Since his last new album, our cups had overflowed with archival titles. The so-called soundtrack to the excellent PBS/Martin Scorsese documentary No Direction Home offered two CDs worth of stuff from the vaults. (Like the film, the cutoff was July 1966; following the numbering scheme set up by the box set, technically this release should have been considered volumes seven and eight.)
It’s not strictly a soundtrack to the film, but it does try to follow a chronological thread and include pieces of historic value. Two early “pre-professional” recordings show the sound of the kid before he discovered Woody Guthrie, underscored by a live performance of “This Land Is Your Land” and his own “Song To Woody”, taken from the debut. A variety of live performances and demos follow, plus such key outtakes as “Sally Gal” from Freewheelin’ and the first recording of “Mr. Tambourine Man”, sung as an out-of-tune duet with Ramblin’ Jack Elliot from the wine-soaked Another Side sessions. What stands out are the live acoustic performances, which sit alongside the recorded catalog to demonstrate why he was such a Big Deal.
With a few exceptions, the selections on the second disc underscore that Bob was right to use the established takes on the original albums. Some of those nuggets include the alternate “Desolation Row” with electric guitar, another early take of “Visions Of Johanna”, a slow stomp through “Leopard-Skin Pill-Box Hat” and the blast of “Maggie’s Farm” from Newport that may or may not have pissed everybody off. The disc ends appropriately with two live performances with the Hawks—“Ballad Of A Thin Man” from Edinburgh, and the famous “Judas” performance of “Like A Rolling Stone”, which of course closed Live 1966.
No Direction Home offers some diversion here and there, but it wasn’t exactly the most revelatory of the Bootleg Series. But the home office wasn’t done yet, as they served up two additional titles the same week. Live At The Gaslight 1962 gave people a reason to find a nearby Starbucks, as the coffee chain had the exclusive rights to it for the first year. As a collection of coffeehouse recordings from the folkie days, it got more repeat plays, as did Live At Carnegie Hall 1963, available only as a promo freebie and soon ubiquitous on eBay. Both offer lovely versions of both familiar songs and folk standards, in tighter a snapshot.
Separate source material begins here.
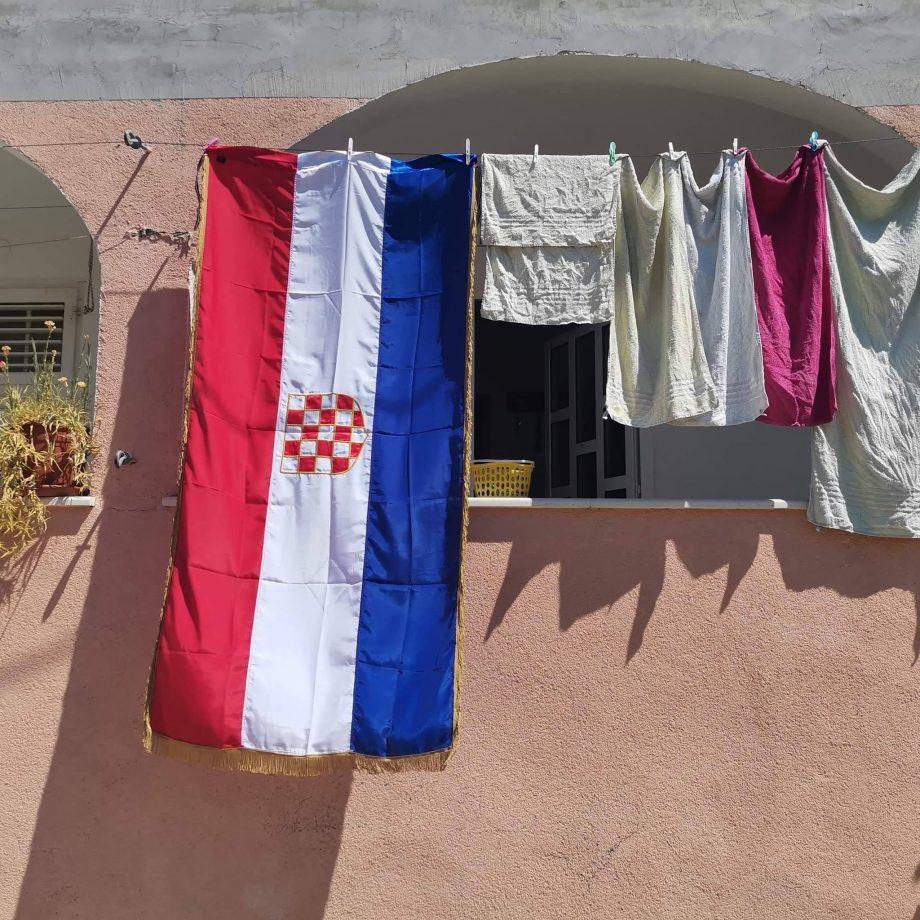 zastava s prvim bijelim poljem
Bob Dylan The Bootleg Series Vol. 7—No Direction Home: The Soundtrack (2005)—
Bob Dylan Live At The Gaslight 1962 (2005)—4


  1. I've only just found your site, and am now devouring the archives with relish. Thanks for writing these articles!

    Just one suggestion: for those of us not already familiar with the histories of all these artists, it would be really helpful if you'd include each album's release year, ideally in the article title.

  2. Thanks Mike -- hope you continue to like what you see!

    You make an excellent point about including the year. I do include the release year of each title at the end of the entry, plus each is tagged with same (and in some cases, the year of the recording if it's an archival title). And I generally review artists chronologically, to give some kind of context.

    Mostly I don't want to go back and retag all those entries! But it's something to consider.